1.    Wo, wann und durch wen ist beschlossen worden, dass man als Unternehmen zusätzlich eine Ansprechperson bei der AK angeben muss, wenn man die Wahlkarten-Umleitung in Anspruch nimmt?

2.    Warum sind gewisse Unternehmen nicht angeschrieben und zu einem Beratungsgespräch eingeladen worden?

3.    Wo, wann und durch wen ist beschlossen worden, dass diese Ansprechperson ein Beratungsgespräch in der AK absolvieren muss?

4.    Wann, wie und durch wen sind die AK-Bezirksstellen informiert worden, was das Beratungsgespräch beinhalten soll?

5.    Wo, wann und durch wen ist beschlossen worden, wer das Recht hat, dieses Beratungsgespräch durchzuführen?

6.    Nach dem Beratungsgespräch: Wer ist wann für die endgültige Entscheidung verantwortlich, inwieweit das Unternehmen für die Umleitung der Wahlkarten geeignet ist oder nicht?

7.    Wo, wann und durch wen sind die AK-Fraktionen über diese zusätzlichen Beschlüsse informiert worden?

8.    Wie kann es sein, dass bei einer Sitzung der Zweigwahlkommission in Mistelbach am Donnerstag, 21.02.2019 mitgeteilt wurde, dass die Briefwahlkarten unterschrieben werden müssen?

9.    Wie kann es sein, dass Mitglieder zur Sitzung der Zweigwahlkommission am 25.02.2019 in Gmünd erst am 21.02.2019 eingeladen wurden?

NÖAAB-Landesobmann Wolfgang Sobotka: "Wir wünschen uns eine transparente Vorgehensweise, auch wie Entscheidungen getroffen werden!

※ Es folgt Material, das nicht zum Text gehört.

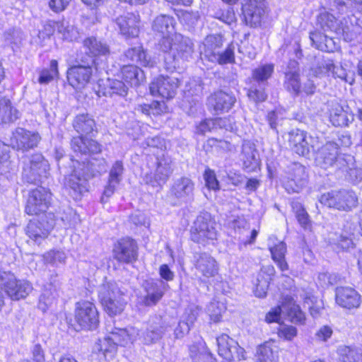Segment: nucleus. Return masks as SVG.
Segmentation results:
<instances>
[{"label":"nucleus","mask_w":362,"mask_h":362,"mask_svg":"<svg viewBox=\"0 0 362 362\" xmlns=\"http://www.w3.org/2000/svg\"><path fill=\"white\" fill-rule=\"evenodd\" d=\"M316 164L321 168L340 171L353 163V156L339 153V147L334 142H327L317 150Z\"/></svg>","instance_id":"1"},{"label":"nucleus","mask_w":362,"mask_h":362,"mask_svg":"<svg viewBox=\"0 0 362 362\" xmlns=\"http://www.w3.org/2000/svg\"><path fill=\"white\" fill-rule=\"evenodd\" d=\"M123 296L124 293L114 281L105 282L98 288L99 300L109 315H117L124 310L126 302Z\"/></svg>","instance_id":"2"},{"label":"nucleus","mask_w":362,"mask_h":362,"mask_svg":"<svg viewBox=\"0 0 362 362\" xmlns=\"http://www.w3.org/2000/svg\"><path fill=\"white\" fill-rule=\"evenodd\" d=\"M23 178L29 183H36L47 178L49 171L48 161L40 153L22 158Z\"/></svg>","instance_id":"3"},{"label":"nucleus","mask_w":362,"mask_h":362,"mask_svg":"<svg viewBox=\"0 0 362 362\" xmlns=\"http://www.w3.org/2000/svg\"><path fill=\"white\" fill-rule=\"evenodd\" d=\"M319 202L329 208L349 211L357 206L358 197L351 189H334L322 194Z\"/></svg>","instance_id":"4"},{"label":"nucleus","mask_w":362,"mask_h":362,"mask_svg":"<svg viewBox=\"0 0 362 362\" xmlns=\"http://www.w3.org/2000/svg\"><path fill=\"white\" fill-rule=\"evenodd\" d=\"M72 173L65 178L64 186L69 194L78 199L88 191V180L92 177L88 166L84 163H76Z\"/></svg>","instance_id":"5"},{"label":"nucleus","mask_w":362,"mask_h":362,"mask_svg":"<svg viewBox=\"0 0 362 362\" xmlns=\"http://www.w3.org/2000/svg\"><path fill=\"white\" fill-rule=\"evenodd\" d=\"M56 223L52 213L42 214L37 218L30 220L26 227V234L35 242L40 243L45 239Z\"/></svg>","instance_id":"6"},{"label":"nucleus","mask_w":362,"mask_h":362,"mask_svg":"<svg viewBox=\"0 0 362 362\" xmlns=\"http://www.w3.org/2000/svg\"><path fill=\"white\" fill-rule=\"evenodd\" d=\"M0 285L7 295L15 300L26 298L32 291L33 286L25 280H18L13 274L4 272L0 275Z\"/></svg>","instance_id":"7"},{"label":"nucleus","mask_w":362,"mask_h":362,"mask_svg":"<svg viewBox=\"0 0 362 362\" xmlns=\"http://www.w3.org/2000/svg\"><path fill=\"white\" fill-rule=\"evenodd\" d=\"M274 72V65L267 64L259 66L252 71V78L258 83L252 85L247 92L248 97L255 102H262L267 98V94L264 92V86L267 81L272 76Z\"/></svg>","instance_id":"8"},{"label":"nucleus","mask_w":362,"mask_h":362,"mask_svg":"<svg viewBox=\"0 0 362 362\" xmlns=\"http://www.w3.org/2000/svg\"><path fill=\"white\" fill-rule=\"evenodd\" d=\"M217 237L215 223L208 214L198 216L191 229V238L194 242L205 243L208 240H214Z\"/></svg>","instance_id":"9"},{"label":"nucleus","mask_w":362,"mask_h":362,"mask_svg":"<svg viewBox=\"0 0 362 362\" xmlns=\"http://www.w3.org/2000/svg\"><path fill=\"white\" fill-rule=\"evenodd\" d=\"M75 320L82 329L96 328L99 323V316L95 305L86 300L78 302L75 308Z\"/></svg>","instance_id":"10"},{"label":"nucleus","mask_w":362,"mask_h":362,"mask_svg":"<svg viewBox=\"0 0 362 362\" xmlns=\"http://www.w3.org/2000/svg\"><path fill=\"white\" fill-rule=\"evenodd\" d=\"M40 140L41 136L37 132L18 127L12 132L10 142L13 149L26 152L36 148Z\"/></svg>","instance_id":"11"},{"label":"nucleus","mask_w":362,"mask_h":362,"mask_svg":"<svg viewBox=\"0 0 362 362\" xmlns=\"http://www.w3.org/2000/svg\"><path fill=\"white\" fill-rule=\"evenodd\" d=\"M51 193L44 187L32 190L27 201L25 211L29 215L45 214L50 203Z\"/></svg>","instance_id":"12"},{"label":"nucleus","mask_w":362,"mask_h":362,"mask_svg":"<svg viewBox=\"0 0 362 362\" xmlns=\"http://www.w3.org/2000/svg\"><path fill=\"white\" fill-rule=\"evenodd\" d=\"M288 142L292 149L298 155L306 156L311 149L315 150L317 138L308 135L307 132L295 129L289 133Z\"/></svg>","instance_id":"13"},{"label":"nucleus","mask_w":362,"mask_h":362,"mask_svg":"<svg viewBox=\"0 0 362 362\" xmlns=\"http://www.w3.org/2000/svg\"><path fill=\"white\" fill-rule=\"evenodd\" d=\"M179 83L177 78L160 76L151 83L150 92L153 96L170 99L175 95Z\"/></svg>","instance_id":"14"},{"label":"nucleus","mask_w":362,"mask_h":362,"mask_svg":"<svg viewBox=\"0 0 362 362\" xmlns=\"http://www.w3.org/2000/svg\"><path fill=\"white\" fill-rule=\"evenodd\" d=\"M113 257L118 262L129 264L135 262L138 257V246L132 238H122L115 243Z\"/></svg>","instance_id":"15"},{"label":"nucleus","mask_w":362,"mask_h":362,"mask_svg":"<svg viewBox=\"0 0 362 362\" xmlns=\"http://www.w3.org/2000/svg\"><path fill=\"white\" fill-rule=\"evenodd\" d=\"M93 74L91 64L75 65L67 70V80L76 90H81L90 82Z\"/></svg>","instance_id":"16"},{"label":"nucleus","mask_w":362,"mask_h":362,"mask_svg":"<svg viewBox=\"0 0 362 362\" xmlns=\"http://www.w3.org/2000/svg\"><path fill=\"white\" fill-rule=\"evenodd\" d=\"M218 352L225 362H232L235 358H244V349L227 334H221L216 338Z\"/></svg>","instance_id":"17"},{"label":"nucleus","mask_w":362,"mask_h":362,"mask_svg":"<svg viewBox=\"0 0 362 362\" xmlns=\"http://www.w3.org/2000/svg\"><path fill=\"white\" fill-rule=\"evenodd\" d=\"M236 102L235 97L228 93L218 90L207 98L206 105L214 115H220L228 112Z\"/></svg>","instance_id":"18"},{"label":"nucleus","mask_w":362,"mask_h":362,"mask_svg":"<svg viewBox=\"0 0 362 362\" xmlns=\"http://www.w3.org/2000/svg\"><path fill=\"white\" fill-rule=\"evenodd\" d=\"M242 11L247 25L250 27L259 25L265 13L264 0H244Z\"/></svg>","instance_id":"19"},{"label":"nucleus","mask_w":362,"mask_h":362,"mask_svg":"<svg viewBox=\"0 0 362 362\" xmlns=\"http://www.w3.org/2000/svg\"><path fill=\"white\" fill-rule=\"evenodd\" d=\"M145 291L144 303L146 306L156 305L163 298L169 286L161 279H150L143 284Z\"/></svg>","instance_id":"20"},{"label":"nucleus","mask_w":362,"mask_h":362,"mask_svg":"<svg viewBox=\"0 0 362 362\" xmlns=\"http://www.w3.org/2000/svg\"><path fill=\"white\" fill-rule=\"evenodd\" d=\"M194 52L192 40L181 34L174 35V48L173 51L172 66L175 68L180 59L188 61Z\"/></svg>","instance_id":"21"},{"label":"nucleus","mask_w":362,"mask_h":362,"mask_svg":"<svg viewBox=\"0 0 362 362\" xmlns=\"http://www.w3.org/2000/svg\"><path fill=\"white\" fill-rule=\"evenodd\" d=\"M194 183L189 177L175 180L170 188V194L180 203H187L193 199Z\"/></svg>","instance_id":"22"},{"label":"nucleus","mask_w":362,"mask_h":362,"mask_svg":"<svg viewBox=\"0 0 362 362\" xmlns=\"http://www.w3.org/2000/svg\"><path fill=\"white\" fill-rule=\"evenodd\" d=\"M172 173L171 160L165 157L158 158L153 175H146L145 181L153 187L161 186L167 182Z\"/></svg>","instance_id":"23"},{"label":"nucleus","mask_w":362,"mask_h":362,"mask_svg":"<svg viewBox=\"0 0 362 362\" xmlns=\"http://www.w3.org/2000/svg\"><path fill=\"white\" fill-rule=\"evenodd\" d=\"M240 160L246 172L253 173L260 170L261 161L258 151L255 144L250 141H244L243 143Z\"/></svg>","instance_id":"24"},{"label":"nucleus","mask_w":362,"mask_h":362,"mask_svg":"<svg viewBox=\"0 0 362 362\" xmlns=\"http://www.w3.org/2000/svg\"><path fill=\"white\" fill-rule=\"evenodd\" d=\"M282 310L287 312L288 317L293 323L300 325L305 323V314L301 311L300 307L294 303L283 305L282 308L279 306L275 308L266 315V321L269 323L278 322L280 320Z\"/></svg>","instance_id":"25"},{"label":"nucleus","mask_w":362,"mask_h":362,"mask_svg":"<svg viewBox=\"0 0 362 362\" xmlns=\"http://www.w3.org/2000/svg\"><path fill=\"white\" fill-rule=\"evenodd\" d=\"M196 269L205 279L214 277L218 274V267L214 257L207 253H199L194 255Z\"/></svg>","instance_id":"26"},{"label":"nucleus","mask_w":362,"mask_h":362,"mask_svg":"<svg viewBox=\"0 0 362 362\" xmlns=\"http://www.w3.org/2000/svg\"><path fill=\"white\" fill-rule=\"evenodd\" d=\"M139 16L133 13H127L116 19V25L120 33L127 37H137L139 33Z\"/></svg>","instance_id":"27"},{"label":"nucleus","mask_w":362,"mask_h":362,"mask_svg":"<svg viewBox=\"0 0 362 362\" xmlns=\"http://www.w3.org/2000/svg\"><path fill=\"white\" fill-rule=\"evenodd\" d=\"M336 303L341 307L351 309L358 308L361 304L360 295L349 287H339L336 289Z\"/></svg>","instance_id":"28"},{"label":"nucleus","mask_w":362,"mask_h":362,"mask_svg":"<svg viewBox=\"0 0 362 362\" xmlns=\"http://www.w3.org/2000/svg\"><path fill=\"white\" fill-rule=\"evenodd\" d=\"M275 274L274 267L272 265L263 266L257 276L254 283L255 295L258 298L266 296L269 283Z\"/></svg>","instance_id":"29"},{"label":"nucleus","mask_w":362,"mask_h":362,"mask_svg":"<svg viewBox=\"0 0 362 362\" xmlns=\"http://www.w3.org/2000/svg\"><path fill=\"white\" fill-rule=\"evenodd\" d=\"M223 45L222 37L220 35H209L203 42L201 48V56L211 62L216 60V55L219 53L220 49Z\"/></svg>","instance_id":"30"},{"label":"nucleus","mask_w":362,"mask_h":362,"mask_svg":"<svg viewBox=\"0 0 362 362\" xmlns=\"http://www.w3.org/2000/svg\"><path fill=\"white\" fill-rule=\"evenodd\" d=\"M71 146L74 151L81 154L98 153L101 151V146L97 141L84 137L83 135L74 137Z\"/></svg>","instance_id":"31"},{"label":"nucleus","mask_w":362,"mask_h":362,"mask_svg":"<svg viewBox=\"0 0 362 362\" xmlns=\"http://www.w3.org/2000/svg\"><path fill=\"white\" fill-rule=\"evenodd\" d=\"M71 146L74 151L81 154L98 153L101 151V146L97 141L84 137L83 135L74 137Z\"/></svg>","instance_id":"32"},{"label":"nucleus","mask_w":362,"mask_h":362,"mask_svg":"<svg viewBox=\"0 0 362 362\" xmlns=\"http://www.w3.org/2000/svg\"><path fill=\"white\" fill-rule=\"evenodd\" d=\"M83 48L90 57V64L93 63V57L107 56L110 54L109 46L95 37L86 38L83 42Z\"/></svg>","instance_id":"33"},{"label":"nucleus","mask_w":362,"mask_h":362,"mask_svg":"<svg viewBox=\"0 0 362 362\" xmlns=\"http://www.w3.org/2000/svg\"><path fill=\"white\" fill-rule=\"evenodd\" d=\"M168 324L161 317H156L152 319L144 336L145 343L151 344L159 340L168 331Z\"/></svg>","instance_id":"34"},{"label":"nucleus","mask_w":362,"mask_h":362,"mask_svg":"<svg viewBox=\"0 0 362 362\" xmlns=\"http://www.w3.org/2000/svg\"><path fill=\"white\" fill-rule=\"evenodd\" d=\"M107 331L112 337V339L115 341L117 346H125L129 344H132L139 334L138 331L132 327L129 329H120L117 327L107 328Z\"/></svg>","instance_id":"35"},{"label":"nucleus","mask_w":362,"mask_h":362,"mask_svg":"<svg viewBox=\"0 0 362 362\" xmlns=\"http://www.w3.org/2000/svg\"><path fill=\"white\" fill-rule=\"evenodd\" d=\"M349 107L345 110L341 105L336 104L330 110L329 119L335 127L348 126L354 121V115L348 111Z\"/></svg>","instance_id":"36"},{"label":"nucleus","mask_w":362,"mask_h":362,"mask_svg":"<svg viewBox=\"0 0 362 362\" xmlns=\"http://www.w3.org/2000/svg\"><path fill=\"white\" fill-rule=\"evenodd\" d=\"M124 58L144 67H153L156 64L144 52L142 47L129 49L124 53Z\"/></svg>","instance_id":"37"},{"label":"nucleus","mask_w":362,"mask_h":362,"mask_svg":"<svg viewBox=\"0 0 362 362\" xmlns=\"http://www.w3.org/2000/svg\"><path fill=\"white\" fill-rule=\"evenodd\" d=\"M73 127L80 135H89L96 131L95 120L88 114L77 115L73 121Z\"/></svg>","instance_id":"38"},{"label":"nucleus","mask_w":362,"mask_h":362,"mask_svg":"<svg viewBox=\"0 0 362 362\" xmlns=\"http://www.w3.org/2000/svg\"><path fill=\"white\" fill-rule=\"evenodd\" d=\"M175 20L168 15H160L157 16L152 24L154 31L161 33L163 35H169L176 33L175 32Z\"/></svg>","instance_id":"39"},{"label":"nucleus","mask_w":362,"mask_h":362,"mask_svg":"<svg viewBox=\"0 0 362 362\" xmlns=\"http://www.w3.org/2000/svg\"><path fill=\"white\" fill-rule=\"evenodd\" d=\"M337 352L341 362H362V350L358 347L340 345Z\"/></svg>","instance_id":"40"},{"label":"nucleus","mask_w":362,"mask_h":362,"mask_svg":"<svg viewBox=\"0 0 362 362\" xmlns=\"http://www.w3.org/2000/svg\"><path fill=\"white\" fill-rule=\"evenodd\" d=\"M18 111L7 98L0 100V123L13 122L18 118Z\"/></svg>","instance_id":"41"},{"label":"nucleus","mask_w":362,"mask_h":362,"mask_svg":"<svg viewBox=\"0 0 362 362\" xmlns=\"http://www.w3.org/2000/svg\"><path fill=\"white\" fill-rule=\"evenodd\" d=\"M122 78L133 86H138L143 78V71L136 65H124L122 68Z\"/></svg>","instance_id":"42"},{"label":"nucleus","mask_w":362,"mask_h":362,"mask_svg":"<svg viewBox=\"0 0 362 362\" xmlns=\"http://www.w3.org/2000/svg\"><path fill=\"white\" fill-rule=\"evenodd\" d=\"M257 362H278L276 347L273 343L267 341L258 347Z\"/></svg>","instance_id":"43"},{"label":"nucleus","mask_w":362,"mask_h":362,"mask_svg":"<svg viewBox=\"0 0 362 362\" xmlns=\"http://www.w3.org/2000/svg\"><path fill=\"white\" fill-rule=\"evenodd\" d=\"M269 250L272 254V259L277 264L278 267L282 271H286L288 269V264L285 259L286 252V246L284 242L279 241L274 246H269Z\"/></svg>","instance_id":"44"},{"label":"nucleus","mask_w":362,"mask_h":362,"mask_svg":"<svg viewBox=\"0 0 362 362\" xmlns=\"http://www.w3.org/2000/svg\"><path fill=\"white\" fill-rule=\"evenodd\" d=\"M284 88L294 95H298L301 93L300 74L298 71H285Z\"/></svg>","instance_id":"45"},{"label":"nucleus","mask_w":362,"mask_h":362,"mask_svg":"<svg viewBox=\"0 0 362 362\" xmlns=\"http://www.w3.org/2000/svg\"><path fill=\"white\" fill-rule=\"evenodd\" d=\"M317 22L324 32L337 33L340 31V24L332 14L329 13H320L317 18Z\"/></svg>","instance_id":"46"},{"label":"nucleus","mask_w":362,"mask_h":362,"mask_svg":"<svg viewBox=\"0 0 362 362\" xmlns=\"http://www.w3.org/2000/svg\"><path fill=\"white\" fill-rule=\"evenodd\" d=\"M104 86L103 95L105 96H112L114 94L124 96L128 89L124 82L117 79L108 78Z\"/></svg>","instance_id":"47"},{"label":"nucleus","mask_w":362,"mask_h":362,"mask_svg":"<svg viewBox=\"0 0 362 362\" xmlns=\"http://www.w3.org/2000/svg\"><path fill=\"white\" fill-rule=\"evenodd\" d=\"M58 296L57 292L52 286L45 288L39 298L38 308L42 311L46 312L54 303H55Z\"/></svg>","instance_id":"48"},{"label":"nucleus","mask_w":362,"mask_h":362,"mask_svg":"<svg viewBox=\"0 0 362 362\" xmlns=\"http://www.w3.org/2000/svg\"><path fill=\"white\" fill-rule=\"evenodd\" d=\"M57 31L62 34L64 40L68 41L76 40L79 37L78 30L73 25H68L64 22L54 23Z\"/></svg>","instance_id":"49"},{"label":"nucleus","mask_w":362,"mask_h":362,"mask_svg":"<svg viewBox=\"0 0 362 362\" xmlns=\"http://www.w3.org/2000/svg\"><path fill=\"white\" fill-rule=\"evenodd\" d=\"M96 349L102 352L104 356L107 358L108 356L110 357L113 356L117 351V346L109 334V335L105 337L103 339H99Z\"/></svg>","instance_id":"50"},{"label":"nucleus","mask_w":362,"mask_h":362,"mask_svg":"<svg viewBox=\"0 0 362 362\" xmlns=\"http://www.w3.org/2000/svg\"><path fill=\"white\" fill-rule=\"evenodd\" d=\"M291 206L300 225L305 229L309 228L310 227V220L302 204L298 202H293Z\"/></svg>","instance_id":"51"},{"label":"nucleus","mask_w":362,"mask_h":362,"mask_svg":"<svg viewBox=\"0 0 362 362\" xmlns=\"http://www.w3.org/2000/svg\"><path fill=\"white\" fill-rule=\"evenodd\" d=\"M226 310V306L223 303L219 301H211L207 306V313L209 315L210 320L214 322H218L221 321L222 314Z\"/></svg>","instance_id":"52"},{"label":"nucleus","mask_w":362,"mask_h":362,"mask_svg":"<svg viewBox=\"0 0 362 362\" xmlns=\"http://www.w3.org/2000/svg\"><path fill=\"white\" fill-rule=\"evenodd\" d=\"M24 34L19 28H10L4 33V41L8 45H19L24 39Z\"/></svg>","instance_id":"53"},{"label":"nucleus","mask_w":362,"mask_h":362,"mask_svg":"<svg viewBox=\"0 0 362 362\" xmlns=\"http://www.w3.org/2000/svg\"><path fill=\"white\" fill-rule=\"evenodd\" d=\"M164 107L165 103L163 102L153 101L151 105H138L136 110L146 115H158L163 112Z\"/></svg>","instance_id":"54"},{"label":"nucleus","mask_w":362,"mask_h":362,"mask_svg":"<svg viewBox=\"0 0 362 362\" xmlns=\"http://www.w3.org/2000/svg\"><path fill=\"white\" fill-rule=\"evenodd\" d=\"M57 62L54 59L50 62L49 69H44L40 72L38 81L40 83L46 84L50 82L58 74Z\"/></svg>","instance_id":"55"},{"label":"nucleus","mask_w":362,"mask_h":362,"mask_svg":"<svg viewBox=\"0 0 362 362\" xmlns=\"http://www.w3.org/2000/svg\"><path fill=\"white\" fill-rule=\"evenodd\" d=\"M234 45L232 44L229 45L223 52H219V53L216 55V60L211 61V62L218 63L219 64L234 62Z\"/></svg>","instance_id":"56"},{"label":"nucleus","mask_w":362,"mask_h":362,"mask_svg":"<svg viewBox=\"0 0 362 362\" xmlns=\"http://www.w3.org/2000/svg\"><path fill=\"white\" fill-rule=\"evenodd\" d=\"M334 62L330 59H323L317 62L314 72L316 76H321L323 75L330 76L332 71L334 69Z\"/></svg>","instance_id":"57"},{"label":"nucleus","mask_w":362,"mask_h":362,"mask_svg":"<svg viewBox=\"0 0 362 362\" xmlns=\"http://www.w3.org/2000/svg\"><path fill=\"white\" fill-rule=\"evenodd\" d=\"M124 173V167L122 161H116L112 166L108 180L111 182L119 183L122 180V174Z\"/></svg>","instance_id":"58"},{"label":"nucleus","mask_w":362,"mask_h":362,"mask_svg":"<svg viewBox=\"0 0 362 362\" xmlns=\"http://www.w3.org/2000/svg\"><path fill=\"white\" fill-rule=\"evenodd\" d=\"M44 259L46 263L51 264L64 263L66 259V255L63 251L51 250L44 255Z\"/></svg>","instance_id":"59"},{"label":"nucleus","mask_w":362,"mask_h":362,"mask_svg":"<svg viewBox=\"0 0 362 362\" xmlns=\"http://www.w3.org/2000/svg\"><path fill=\"white\" fill-rule=\"evenodd\" d=\"M340 171L346 173L349 176L348 179L354 183L362 181V168L355 167V160L354 157L353 163L351 165H349L347 168L341 170Z\"/></svg>","instance_id":"60"},{"label":"nucleus","mask_w":362,"mask_h":362,"mask_svg":"<svg viewBox=\"0 0 362 362\" xmlns=\"http://www.w3.org/2000/svg\"><path fill=\"white\" fill-rule=\"evenodd\" d=\"M163 35L162 39L159 42V49L165 52L168 53L173 57V51L174 48V35Z\"/></svg>","instance_id":"61"},{"label":"nucleus","mask_w":362,"mask_h":362,"mask_svg":"<svg viewBox=\"0 0 362 362\" xmlns=\"http://www.w3.org/2000/svg\"><path fill=\"white\" fill-rule=\"evenodd\" d=\"M301 182L300 179H298V181L296 182V179L292 176H287L284 180V186L288 193L299 192L304 187Z\"/></svg>","instance_id":"62"},{"label":"nucleus","mask_w":362,"mask_h":362,"mask_svg":"<svg viewBox=\"0 0 362 362\" xmlns=\"http://www.w3.org/2000/svg\"><path fill=\"white\" fill-rule=\"evenodd\" d=\"M215 126L216 129H224L227 131L233 132L235 128V122L233 118L228 117H217L214 119Z\"/></svg>","instance_id":"63"},{"label":"nucleus","mask_w":362,"mask_h":362,"mask_svg":"<svg viewBox=\"0 0 362 362\" xmlns=\"http://www.w3.org/2000/svg\"><path fill=\"white\" fill-rule=\"evenodd\" d=\"M278 335L281 339L291 341L297 335V329L291 325H281L278 329Z\"/></svg>","instance_id":"64"}]
</instances>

Gerade die SPÖ redet immer wieder davon, dass demokratische Grundrechte in Gefahr seien. Durch solche Barrieren wird der Zugang zum Wahlrecht erschwert. Wir brauchen mehr transparente Information, weniger Barrieren und mehr Miteinander in der Arbeiterkammer! Ich fordere AK-Präsident Wieser auf, diese Wahl-Hürden abzustellen und allen Mitarbeiterinnen und Mitarbeitern, deren Unternehmen die Einverständniserklärung zur Adressumleitung abgegeben haben, die Wahlkarten an die Firmenadresse zuzustellen!"